• **ACTION ITEM**
After finding the line with "common name: grant's gazelle" in the entries below, retype exactly each line from there through the line with "family: Canidae", including that final line.

** DATASET follows **

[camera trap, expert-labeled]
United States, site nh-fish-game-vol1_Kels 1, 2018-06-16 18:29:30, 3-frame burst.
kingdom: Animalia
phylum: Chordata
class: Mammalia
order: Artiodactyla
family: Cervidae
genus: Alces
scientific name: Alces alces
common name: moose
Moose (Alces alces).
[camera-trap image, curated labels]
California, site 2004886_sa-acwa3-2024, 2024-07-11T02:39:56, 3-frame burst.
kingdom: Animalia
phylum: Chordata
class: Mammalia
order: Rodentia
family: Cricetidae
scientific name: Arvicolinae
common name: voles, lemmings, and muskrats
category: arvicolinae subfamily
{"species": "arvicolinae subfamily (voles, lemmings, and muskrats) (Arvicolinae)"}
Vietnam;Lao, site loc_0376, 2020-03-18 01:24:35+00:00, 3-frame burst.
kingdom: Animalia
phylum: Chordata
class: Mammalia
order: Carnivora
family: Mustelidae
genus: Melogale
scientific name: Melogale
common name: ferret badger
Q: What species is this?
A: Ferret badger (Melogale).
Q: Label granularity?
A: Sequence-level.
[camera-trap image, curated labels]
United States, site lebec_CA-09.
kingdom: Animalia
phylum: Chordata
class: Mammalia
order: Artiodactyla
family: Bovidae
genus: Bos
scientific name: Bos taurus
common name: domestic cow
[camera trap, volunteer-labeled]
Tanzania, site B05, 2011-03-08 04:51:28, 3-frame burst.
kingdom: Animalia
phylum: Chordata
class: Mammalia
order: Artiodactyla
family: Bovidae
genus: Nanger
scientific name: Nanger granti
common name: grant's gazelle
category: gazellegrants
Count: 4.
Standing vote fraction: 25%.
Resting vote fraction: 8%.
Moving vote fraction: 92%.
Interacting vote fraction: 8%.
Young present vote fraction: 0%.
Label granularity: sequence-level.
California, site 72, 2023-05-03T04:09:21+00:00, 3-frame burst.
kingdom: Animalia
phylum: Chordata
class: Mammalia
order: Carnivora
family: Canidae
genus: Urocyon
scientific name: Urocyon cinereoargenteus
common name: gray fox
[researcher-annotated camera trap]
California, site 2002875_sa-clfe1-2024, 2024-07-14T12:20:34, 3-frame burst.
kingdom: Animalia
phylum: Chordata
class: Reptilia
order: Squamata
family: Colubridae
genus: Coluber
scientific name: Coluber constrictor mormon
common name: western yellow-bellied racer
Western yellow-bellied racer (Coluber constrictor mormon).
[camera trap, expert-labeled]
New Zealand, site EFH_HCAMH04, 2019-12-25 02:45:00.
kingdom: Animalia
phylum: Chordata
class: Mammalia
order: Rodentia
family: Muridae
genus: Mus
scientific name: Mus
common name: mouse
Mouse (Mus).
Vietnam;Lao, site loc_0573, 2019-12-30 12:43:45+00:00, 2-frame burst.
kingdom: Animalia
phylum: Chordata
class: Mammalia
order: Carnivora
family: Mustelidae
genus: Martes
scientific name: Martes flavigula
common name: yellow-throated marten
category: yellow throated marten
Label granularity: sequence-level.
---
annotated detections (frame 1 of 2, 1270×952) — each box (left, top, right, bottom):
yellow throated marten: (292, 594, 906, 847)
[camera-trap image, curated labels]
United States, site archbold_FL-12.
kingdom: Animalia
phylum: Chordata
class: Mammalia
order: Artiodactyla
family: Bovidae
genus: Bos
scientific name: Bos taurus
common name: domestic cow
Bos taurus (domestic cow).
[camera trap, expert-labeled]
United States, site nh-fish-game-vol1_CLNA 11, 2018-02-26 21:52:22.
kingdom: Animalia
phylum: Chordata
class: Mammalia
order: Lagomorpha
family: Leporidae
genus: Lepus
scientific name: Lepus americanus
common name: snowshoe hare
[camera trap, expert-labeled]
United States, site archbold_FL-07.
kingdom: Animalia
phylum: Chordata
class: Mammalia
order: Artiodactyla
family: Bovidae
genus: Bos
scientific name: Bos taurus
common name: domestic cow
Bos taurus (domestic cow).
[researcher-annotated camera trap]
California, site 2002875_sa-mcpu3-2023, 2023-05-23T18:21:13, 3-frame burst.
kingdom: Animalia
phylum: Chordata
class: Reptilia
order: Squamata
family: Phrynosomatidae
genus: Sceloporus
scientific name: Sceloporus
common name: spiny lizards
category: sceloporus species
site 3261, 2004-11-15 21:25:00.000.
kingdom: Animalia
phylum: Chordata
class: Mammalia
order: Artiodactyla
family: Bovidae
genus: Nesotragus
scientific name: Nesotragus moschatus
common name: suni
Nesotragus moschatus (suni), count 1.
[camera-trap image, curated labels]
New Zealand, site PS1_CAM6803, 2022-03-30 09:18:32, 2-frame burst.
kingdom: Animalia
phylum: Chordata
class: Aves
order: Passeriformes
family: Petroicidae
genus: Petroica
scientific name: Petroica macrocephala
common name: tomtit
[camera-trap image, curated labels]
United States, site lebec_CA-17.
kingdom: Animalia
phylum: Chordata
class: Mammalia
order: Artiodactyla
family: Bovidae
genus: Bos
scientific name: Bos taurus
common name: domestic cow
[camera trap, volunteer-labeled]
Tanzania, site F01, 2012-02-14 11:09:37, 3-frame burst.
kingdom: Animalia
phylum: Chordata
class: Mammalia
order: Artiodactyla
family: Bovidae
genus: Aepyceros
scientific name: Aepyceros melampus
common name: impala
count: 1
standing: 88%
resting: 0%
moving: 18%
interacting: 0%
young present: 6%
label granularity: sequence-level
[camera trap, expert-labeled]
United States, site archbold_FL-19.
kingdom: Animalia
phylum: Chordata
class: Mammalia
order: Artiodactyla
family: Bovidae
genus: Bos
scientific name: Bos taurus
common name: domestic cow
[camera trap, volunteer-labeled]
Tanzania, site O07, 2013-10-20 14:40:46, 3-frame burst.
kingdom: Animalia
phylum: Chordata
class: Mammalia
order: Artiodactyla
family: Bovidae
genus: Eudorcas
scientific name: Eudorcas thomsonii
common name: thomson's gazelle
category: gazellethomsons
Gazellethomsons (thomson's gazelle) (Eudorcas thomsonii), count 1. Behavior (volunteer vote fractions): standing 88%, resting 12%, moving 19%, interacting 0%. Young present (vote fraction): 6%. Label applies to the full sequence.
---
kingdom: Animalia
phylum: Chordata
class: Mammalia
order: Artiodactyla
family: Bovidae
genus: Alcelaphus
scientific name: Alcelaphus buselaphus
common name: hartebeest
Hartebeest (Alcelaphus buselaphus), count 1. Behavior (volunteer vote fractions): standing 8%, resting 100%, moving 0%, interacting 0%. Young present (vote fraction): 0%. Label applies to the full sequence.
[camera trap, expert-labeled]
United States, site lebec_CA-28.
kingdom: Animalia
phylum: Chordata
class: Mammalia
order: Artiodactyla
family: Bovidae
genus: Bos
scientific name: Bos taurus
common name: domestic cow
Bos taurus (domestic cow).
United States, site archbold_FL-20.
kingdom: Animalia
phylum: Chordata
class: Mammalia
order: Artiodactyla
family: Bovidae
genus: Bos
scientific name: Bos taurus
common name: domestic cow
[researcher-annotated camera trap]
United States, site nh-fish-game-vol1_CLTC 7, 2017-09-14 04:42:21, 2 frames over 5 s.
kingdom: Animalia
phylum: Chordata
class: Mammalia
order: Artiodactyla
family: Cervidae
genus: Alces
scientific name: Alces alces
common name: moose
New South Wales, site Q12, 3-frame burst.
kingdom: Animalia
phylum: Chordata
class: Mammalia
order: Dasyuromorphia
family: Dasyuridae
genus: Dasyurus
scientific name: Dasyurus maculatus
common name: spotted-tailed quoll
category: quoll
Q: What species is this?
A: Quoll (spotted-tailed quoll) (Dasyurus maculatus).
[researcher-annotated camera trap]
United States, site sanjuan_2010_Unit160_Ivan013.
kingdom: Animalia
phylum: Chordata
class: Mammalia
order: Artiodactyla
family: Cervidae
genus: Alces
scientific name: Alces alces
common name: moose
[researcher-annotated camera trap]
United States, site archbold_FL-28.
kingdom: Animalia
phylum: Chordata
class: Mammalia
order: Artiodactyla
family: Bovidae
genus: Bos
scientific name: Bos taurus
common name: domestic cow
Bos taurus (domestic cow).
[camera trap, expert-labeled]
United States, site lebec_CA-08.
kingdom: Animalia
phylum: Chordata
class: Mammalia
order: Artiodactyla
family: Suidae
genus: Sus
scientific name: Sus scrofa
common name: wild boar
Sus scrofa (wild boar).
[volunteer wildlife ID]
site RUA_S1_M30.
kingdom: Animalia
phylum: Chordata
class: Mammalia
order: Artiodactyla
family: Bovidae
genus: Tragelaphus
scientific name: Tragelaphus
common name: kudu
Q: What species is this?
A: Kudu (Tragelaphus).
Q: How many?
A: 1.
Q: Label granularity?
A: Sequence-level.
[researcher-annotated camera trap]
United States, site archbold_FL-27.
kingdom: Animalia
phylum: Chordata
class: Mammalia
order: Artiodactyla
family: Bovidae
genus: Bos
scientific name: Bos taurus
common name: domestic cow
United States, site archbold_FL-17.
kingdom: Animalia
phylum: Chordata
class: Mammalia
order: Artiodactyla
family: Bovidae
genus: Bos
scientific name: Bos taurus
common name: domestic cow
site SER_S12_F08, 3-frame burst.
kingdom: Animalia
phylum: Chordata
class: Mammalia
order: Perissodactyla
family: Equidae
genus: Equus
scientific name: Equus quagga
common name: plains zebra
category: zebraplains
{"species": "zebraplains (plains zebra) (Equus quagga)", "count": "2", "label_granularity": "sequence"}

** End of DATASET **

• **YOUR RESPONSE**
common name: grant's gazelle
category: gazellegrants
Count: 4.
Standing vote fraction: 25%.
Resting vote fraction: 8%.
Moving vote fraction: 92%.
Interacting vote fraction: 8%.
Young present vote fraction: 0%.
Label granularity: sequence-level.
California, site 72, 2023-05-03T04:09:21+00:00, 3-frame burst.
kingdom: Animalia
phylum: Chordata
class: Mammalia
order: Carnivora
family: Canidae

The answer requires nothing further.